++++ Source passage ++++
A new year of instruction started on Thursday, Aug. 3, for the 726 students who were enrolled as of Friday, Aug. 11, from prekindergarten to high school in the Sedona-Oak Creek School District.
The number of students enrolled at the start of this school year is largely consistent with enrollment levels for the last several years but represents a net loss of 19 students from the end of 2022.
Meanwhile, administrators have been touting the addition of over 100 students since May, including SOCSD Governing Board President Randy Hawley in his Aug. 10 update to the nonprofit Big Park Regional Coordinating Council.
“The number of new students that registered that were not with us last year [was] 110, that’s pretty consistent with what we’ve had over the last couple of years,” Hawley said. “We have quite a few new students not only moving into the Village [of Oak Creek] or Sedona but also from surrounding districts. We get a lot of kids from Cottonwood and in places in that area.”
“We have an exciting year ahead as we welcome 108 new students to our district,”
++++ Dataset entries ++++
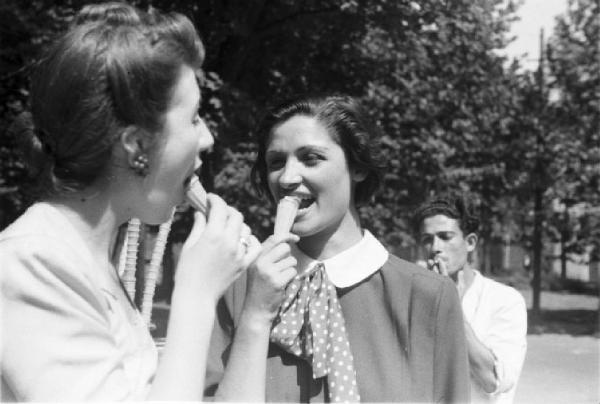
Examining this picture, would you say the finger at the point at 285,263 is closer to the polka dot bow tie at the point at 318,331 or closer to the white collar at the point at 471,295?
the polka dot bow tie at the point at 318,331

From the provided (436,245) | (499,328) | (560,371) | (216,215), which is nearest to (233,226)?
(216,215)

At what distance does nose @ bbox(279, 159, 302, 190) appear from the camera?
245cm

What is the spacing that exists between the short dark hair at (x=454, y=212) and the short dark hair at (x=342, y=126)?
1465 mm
++++
++++ Dataset entries ++++
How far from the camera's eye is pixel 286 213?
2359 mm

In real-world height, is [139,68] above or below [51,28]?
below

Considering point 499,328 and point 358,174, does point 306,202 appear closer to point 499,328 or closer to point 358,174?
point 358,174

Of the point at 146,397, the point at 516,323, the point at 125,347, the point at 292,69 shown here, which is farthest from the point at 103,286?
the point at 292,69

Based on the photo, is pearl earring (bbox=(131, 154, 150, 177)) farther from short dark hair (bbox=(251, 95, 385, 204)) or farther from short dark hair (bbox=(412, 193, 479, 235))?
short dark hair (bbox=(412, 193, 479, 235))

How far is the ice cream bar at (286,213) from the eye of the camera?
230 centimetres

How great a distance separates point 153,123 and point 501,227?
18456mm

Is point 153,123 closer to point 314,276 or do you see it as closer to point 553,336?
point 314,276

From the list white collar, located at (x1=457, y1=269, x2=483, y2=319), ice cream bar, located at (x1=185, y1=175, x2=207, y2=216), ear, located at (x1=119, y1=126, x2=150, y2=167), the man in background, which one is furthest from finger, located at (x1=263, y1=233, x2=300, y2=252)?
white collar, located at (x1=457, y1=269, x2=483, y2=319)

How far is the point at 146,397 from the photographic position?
++++
++++ Dataset entries ++++
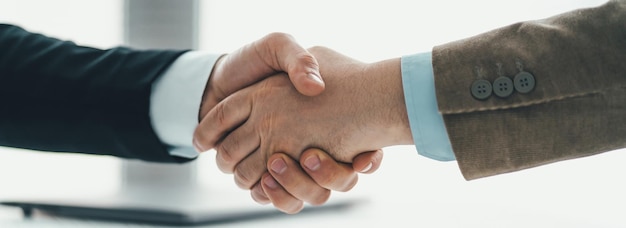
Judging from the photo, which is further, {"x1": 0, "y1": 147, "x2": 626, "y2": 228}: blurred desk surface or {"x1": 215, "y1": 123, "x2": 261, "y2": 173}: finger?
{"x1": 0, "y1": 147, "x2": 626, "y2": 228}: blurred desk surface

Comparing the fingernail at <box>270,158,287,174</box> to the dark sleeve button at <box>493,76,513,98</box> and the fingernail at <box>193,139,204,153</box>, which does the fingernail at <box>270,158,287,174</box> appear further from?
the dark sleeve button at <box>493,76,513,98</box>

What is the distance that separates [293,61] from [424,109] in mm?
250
++++
> **Tasks and exercises**
- 1) Transcribe the part of the school enrollment article starting with "Meanwhile, administrators have" and going on through "Regional Coordinating Council.".
- 2) Extract every line of the records that contains the string "separates", treating uppercase and lowercase as different.

> **Answers to the tasks**
- 1)
Meanwhile, administrators have been touting the addition of over 100 students since May, including SOCSD Governing Board President Randy Hawley in his Aug. 10 update to the nonprofit Big Park Regional Coordinating Council.

- 2)
How great a distance separates point 153,123 and point 501,227?
What is the distance that separates [293,61] from [424,109] in mm?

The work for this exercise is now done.